Effects of gun control
Short-term effects of more gun control laws often have the opposite effect on gun ownership. During Obama’s presidency, gun ownership was its highest, despite President Obama’s efforts to enforce stricter gun laws (Hindman). This is mainly due to the fact that people were afraid of government crackdown on firearms and wanted to stock up. This isn’t just a rare occurrence. Every time gun control gets tighter, more people buy firearms. After the Sandy Hook massacre, gun sales skyrocketed in Connecticut. Contrarily, short-term effects of little to no gun control result in more deaths per year and an increase of mass shootings (Hindman).
Alternatively, long-term effects of gun control laws tell a different story. States that have stricter laws have lower gun related deaths as opposed to states with very little gun control (FBI). New York and California tend to have the strictest laws in the country and spend a lot more money on healthcare and education compared to states like Florida. Long term effects of little to no gun control would result in significantly more deaths per year (Welch, Ashley).
The debate over gun control is one of the most controversial topics, dividing most Americans. It is important to understand both the positives and negatives of gun control. There are many positive impacts caused by gun control. For starters, a positive aspect of gun control is that banning high powered automatic assault rifles reduces gun homicide and reduces the amount of deaths in a mass shooting (National Center for Health Statistics). Another reason why gun laws should be in place is because guns are rarely used in self-defense (National Institute of Justice). Only .80% of victims out of 30,000,000 violent crimes committed between 2007 and 2011 were able to effectively defend themselves with a firearm (Welch). Lastly, gun laws that require safety features and mechanisms effectively reduce accidental deaths by nearly double (National Rifle Association).
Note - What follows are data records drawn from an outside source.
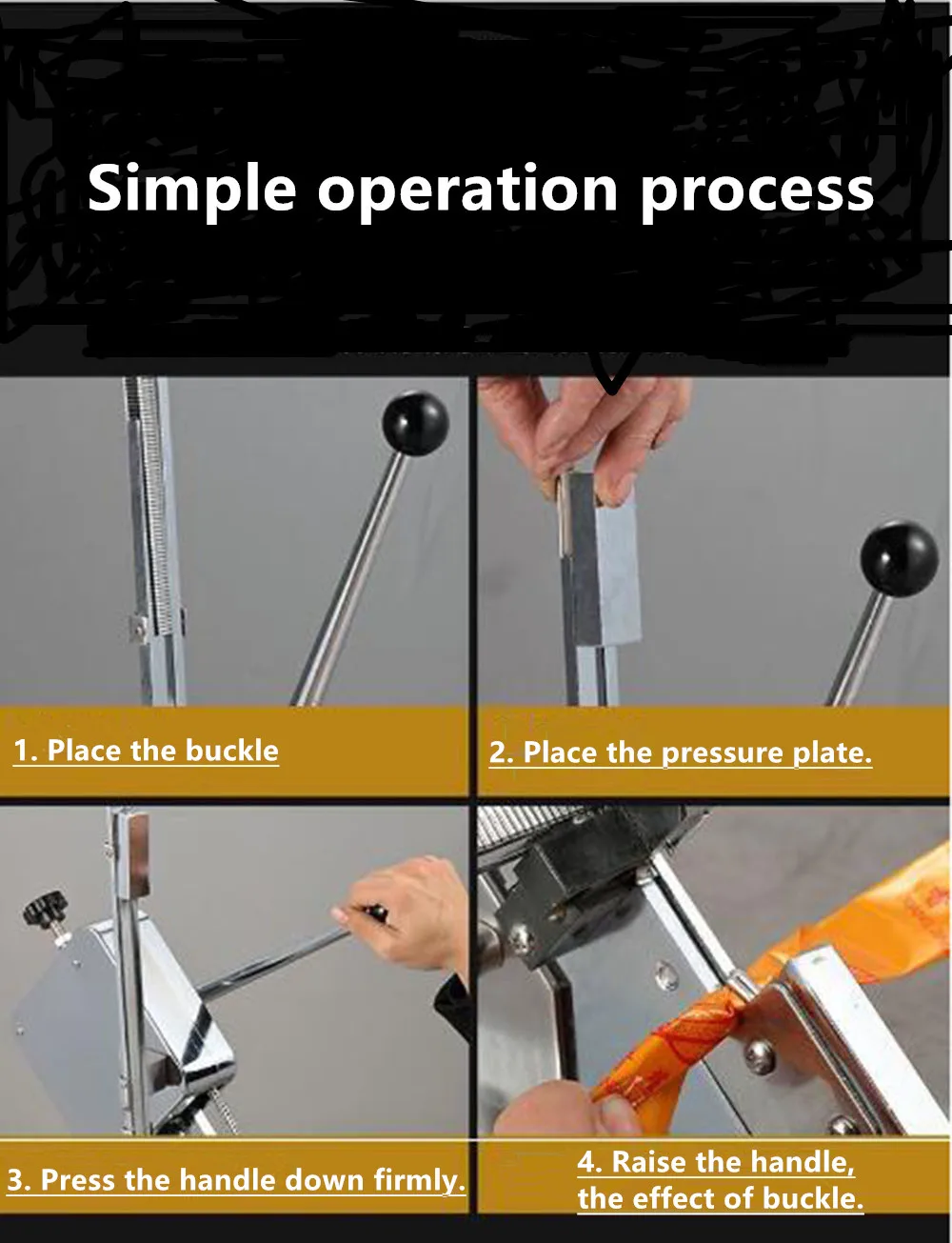 Simple operation process

1. Place the buckle

2. Place the pressure plate.

3. Press the handle down firmly.

4. Raise the handle, the effect of buckle.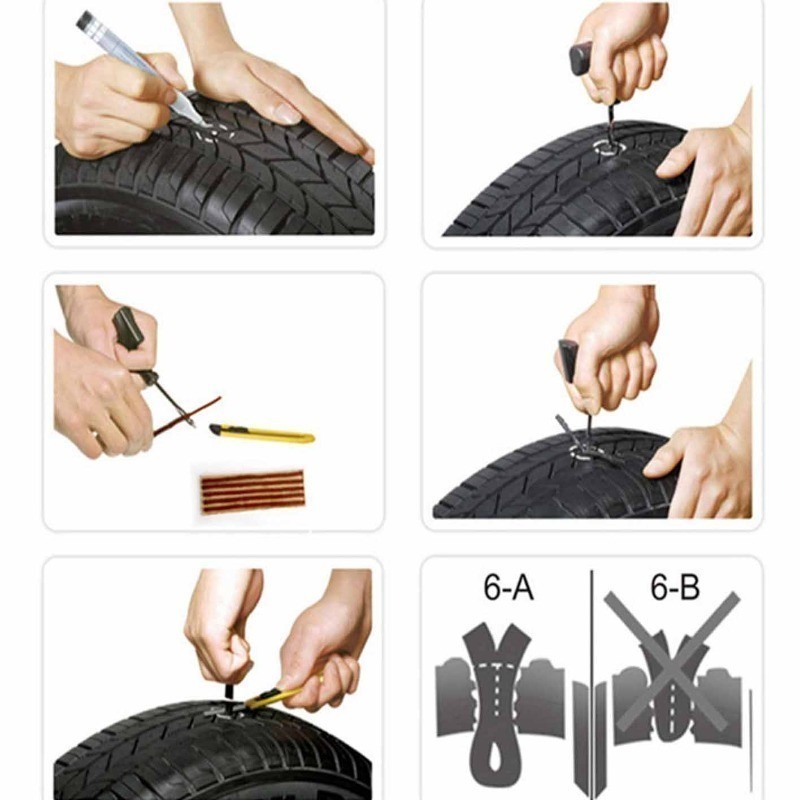 6-A

6-B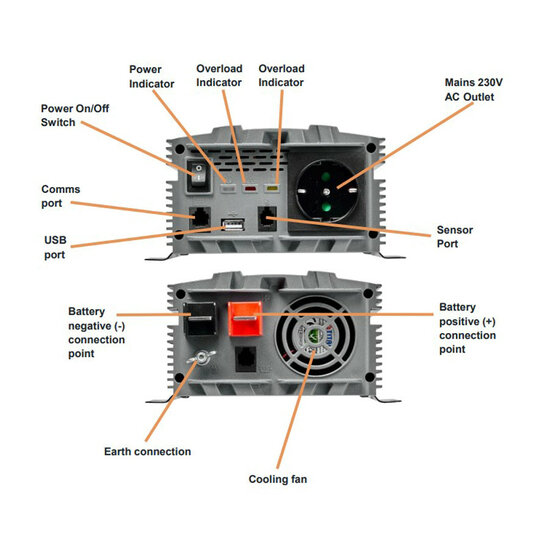 Power Indicator

Overload Indicator

Overload Indicator

Mains 230V AC Outlet

Power On/Off Switch

Comms port

USB port

Sensor Port

Battery negative (-) connection point

Battery positive (+) connection point

Earth connection

Cooling fan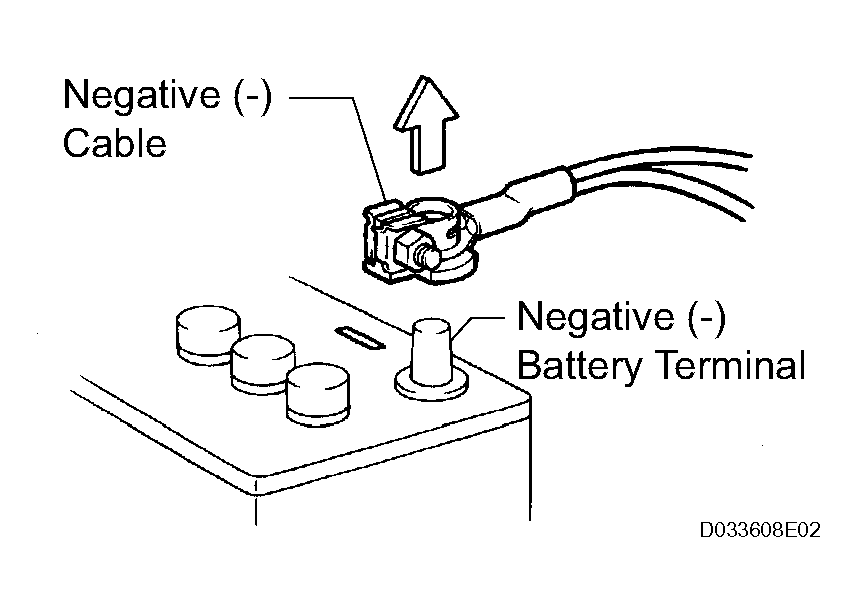 Negative (-)
Cable

Negative (-)
Battery Terminal

D033608E02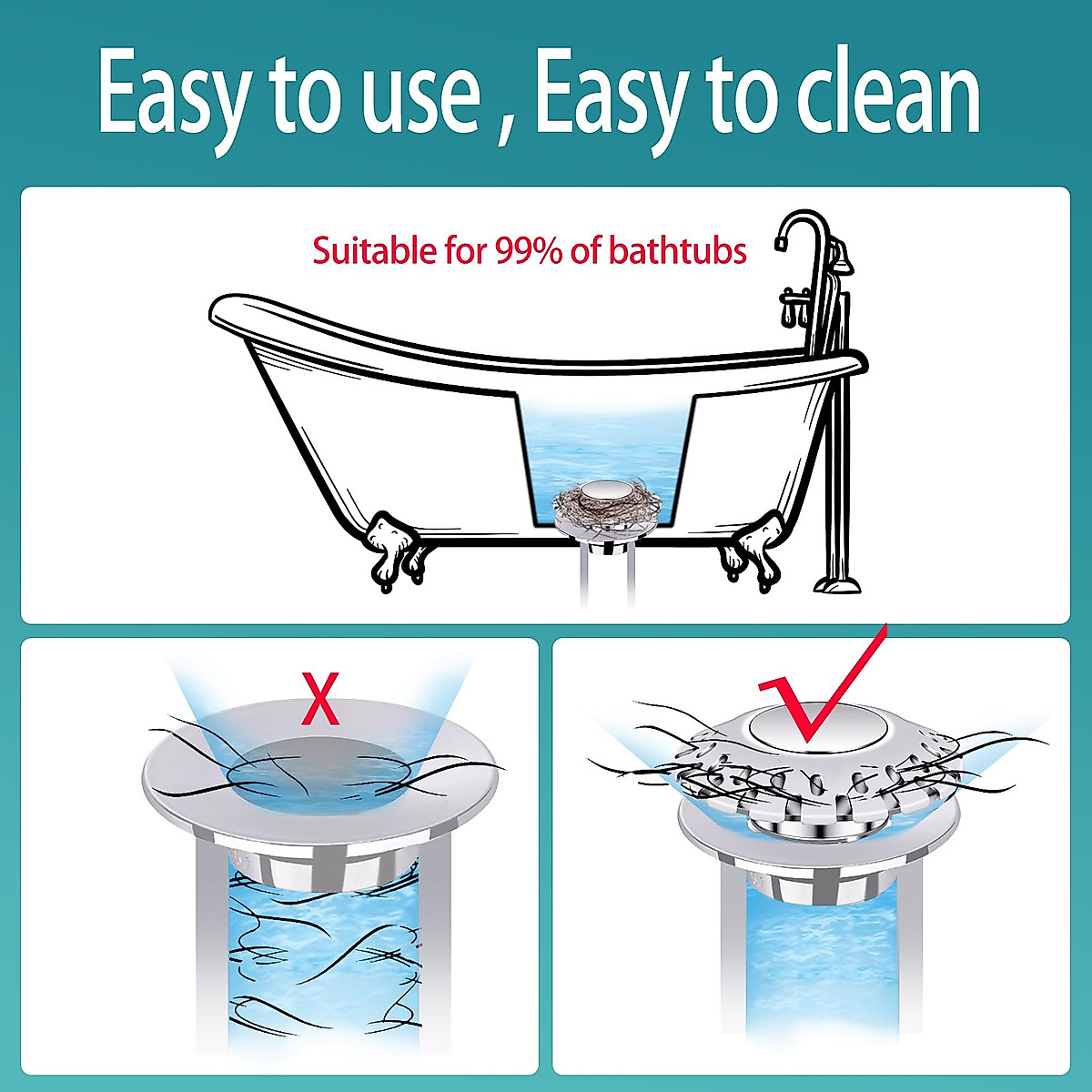 Easy to use , Easy to clean

Suitable for 99% of bathtubs

X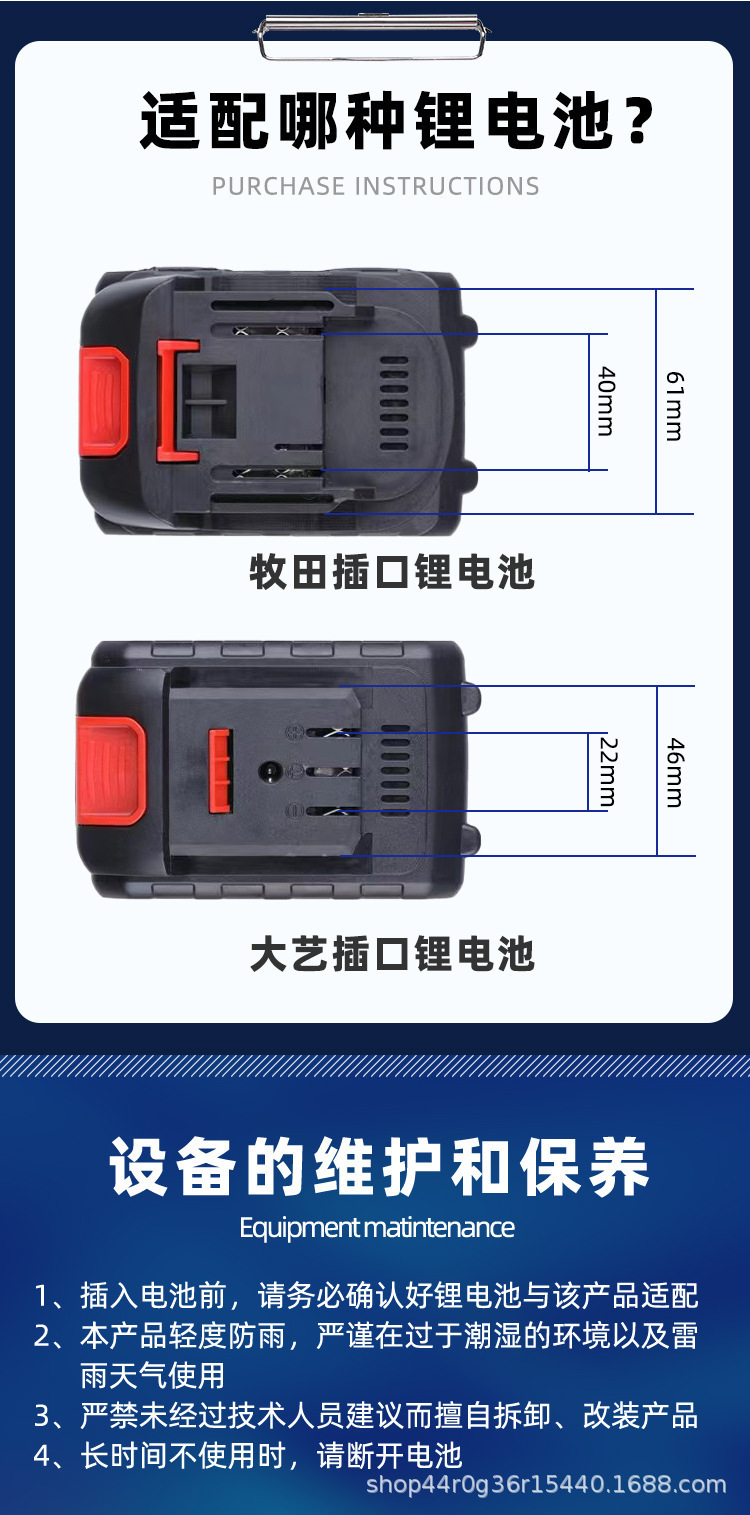 适配哪种锂电池？
PURCHASE INSTRUCTIONS

40mm
61mm

牧田插口锂电池

22mm
46mm

大艺插口锂电池

设备的维护和保养
Equipment matintenance

1、插入电池前，请务必确认好锂电池与该产品适配
2、本产品轻度防雨，严谨在过于潮湿的环境以及雷雨天气使用
3、严禁未经过技术人员建议而擅自拆卸、改装产品
4、长时间不使用时，请断开电池

shop44r0g36r15440.1688.com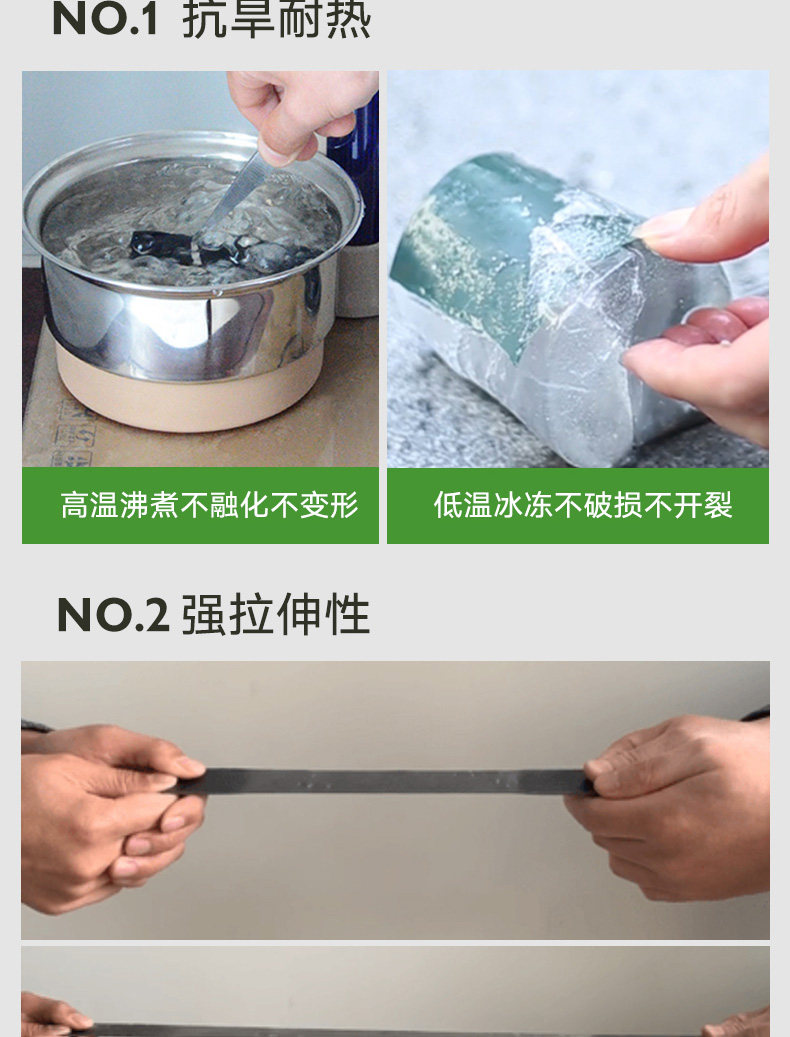 NO.1 抗旱耐热

高温沸煮不融化不变形

低温冰冻不破损不开裂

NO.2 强拉伸性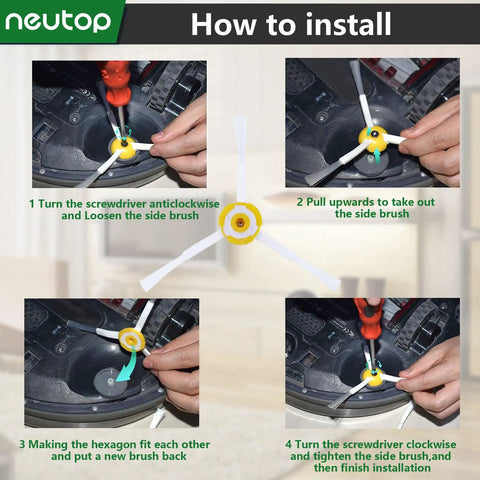 neutop

How to install

1 Turn the screwdriver anticlockwise and Loosen the side brush

2 Pull upwards to take out the side brush

3 Making the hexagon fit each other and put a new brush back

4 Turn the screwdriver clockwise and tighten the side brush,and then finish installation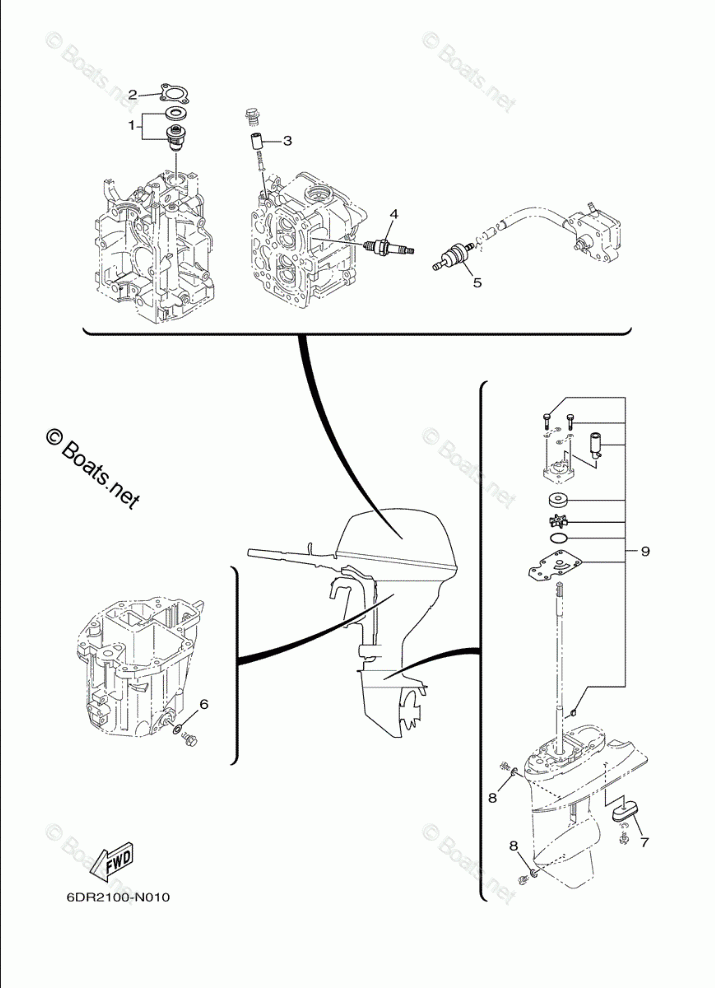 © Boats.net

© Boats.net

2

1

3

4

5

© Boats.net

© Boats.net

9

6

8

7

8

© Boats.net

© Boats.net

FWD

6DR2100-N010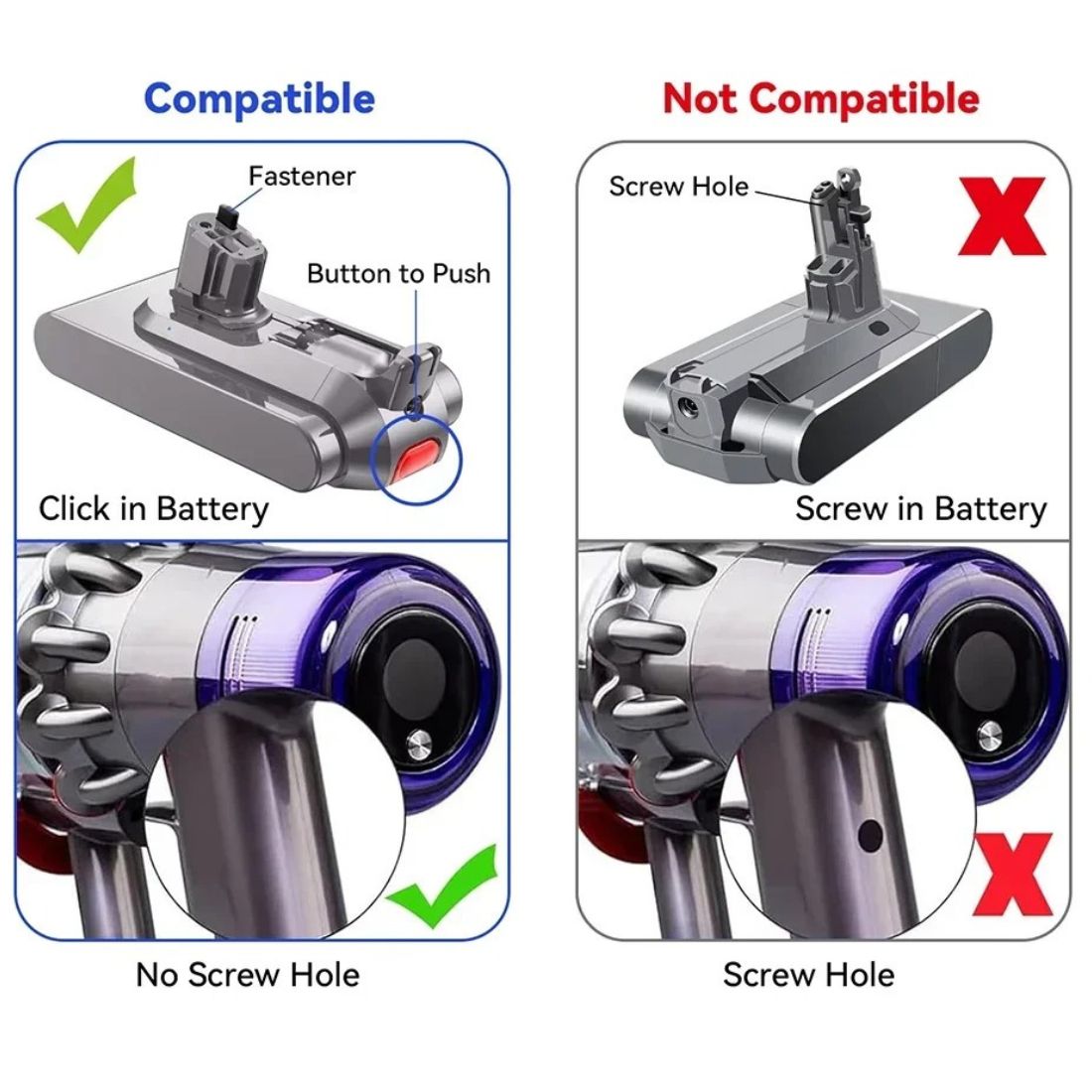 Compatible

Fastener

Button to Push

Click in Battery

No Screw Hole

Not Compatible

Screw Hole

Screw in Battery

Screw Hole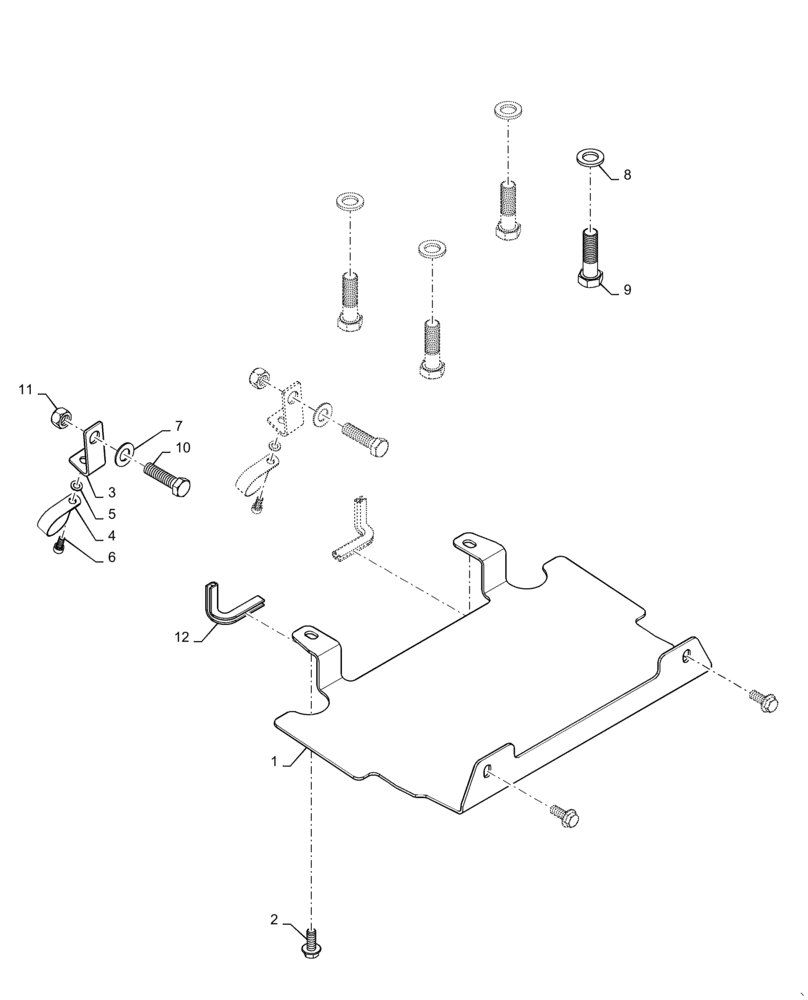 8
9
11
7
10
3
5
4
6
12
1
2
Looking at the negative impact of gun control is just as important as looking at the positives. Stricter gun control laws do not affect the suicide rate. A study found that more people use firearms to commit suicide, however, in places where guns are extremely hard to get, the suicide rate stayed the same (National Institute of Justice). The reason being is if someone wants to commit suicide they will do whatever it takes, unfortunately. A firearm just makes it faster and easier for the individual. Another negative aspect to gun control is that gun laws will not prevent criminals from obtaining guns (National Institute of Justice). Criminals usually do not care about breaking the law to obtain a firearm. They will do whatever fits their means. A common argument for this is that gun control laws take guns away from law-abiding citizens, where as the criminal is willing to break the law (National Rifle Association).
The importance of understanding gun control cannot be stressed enough. Gun control affects everyone whether they own a firearm or not. The reason it affects everyone is because of security and protection. Gun control provides more security against gun violence; however, ownership of a gun provides personal protection as well. Every law needs to be carefully thought out to protect the public but also not infringe on people’s gun rights. In order for positive change to occur, people need to become mindful and unbiased in their decision-making.